Giorgio Andreotta Calò

L'elogio della lentezza

Invitato alla Biennale di Venezia nel 2011, Giorgio Andreotta Calò era giunto a piedi da Amsterdam alla città dove è nato nel 1979, per lasciare un poetico messaggio audio nel giardino di Carlo Scarpa. Poche parole sul tema dell’attesa, il ritorno, la circolarità del tempo. L’elogio della lentezza e dell’assenza, un invito a penetrare oltre le forme presenti e concrete dell’opera d’arte. Che è pensiero e richiede puro ascolto.

Tempo. Parola chiave, insieme ad acqua, nella ricerca dell’artista veneziano, che nel 2010 aveva interamente sommerso il proprio studio olandese e ha poi continuato a prediligere questa materia dalle proprietà “palindrome” che ribalta le architetture svelandone la natura segreta, onirica.

Per la Cinquantasettesima Biennale, invitato da Cecilia Alemani al Padiglione Italia, Giorgio Andreotta Calò ha elaborato ancora una volta un’installazione complessa: Senza titolo (La fine del mondo), un’opera che ben sintetizza le coordinate lungo le quali l’artista veneziano viaggia ormai da più di un decennio. Un'ultima architettura capovolta, potente, strettamente legata a Venezia ma che ha una lunga genesi: nasce in un altro luogo e si propone anche come una riflessione sull’etica della pratica artistica nel mondo contemporaneo. Come precisa l’artista:

E’ un’opera strettamente legata alla pittura di paesaggio, quindi assolutamente classica, che si rifà alla tradizione del nostro paese però che inserisce all’interno di questo linguaggio anche elementi che fanno assolutamente parte del contemporaneo. E per me il contemporaneo è la commistione anche di un’architettura emergenziale fatta di ponteggi che sostengono rovine, che sostengono il crollo. Non è un caso che noi fossimo a L'Aquila per studiare  tutte quelle che sono le strutture di ponteggi perché quello è il più grande cantiere a cielo aperto.   
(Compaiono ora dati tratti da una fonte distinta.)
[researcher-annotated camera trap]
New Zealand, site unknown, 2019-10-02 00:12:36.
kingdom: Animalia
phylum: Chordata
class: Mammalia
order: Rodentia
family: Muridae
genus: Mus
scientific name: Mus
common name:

La ricerca sul legame esistente tra edificio e contesto nel quale è inserito, è centrale nella poetica dell’artista veneziano, che mette in atto operazioni finalizzate ad un processo di trasfigurazione, ad esprimere un significato latente, in potenza, delle architetture. Questo stesso approccio ha caratterizzato una serie di interventi come nel Palazzo del Nuovo Comune di Bologna nel 2010, al Teatro Margherita di Bari e al Maxxi di Roma, nel 2011.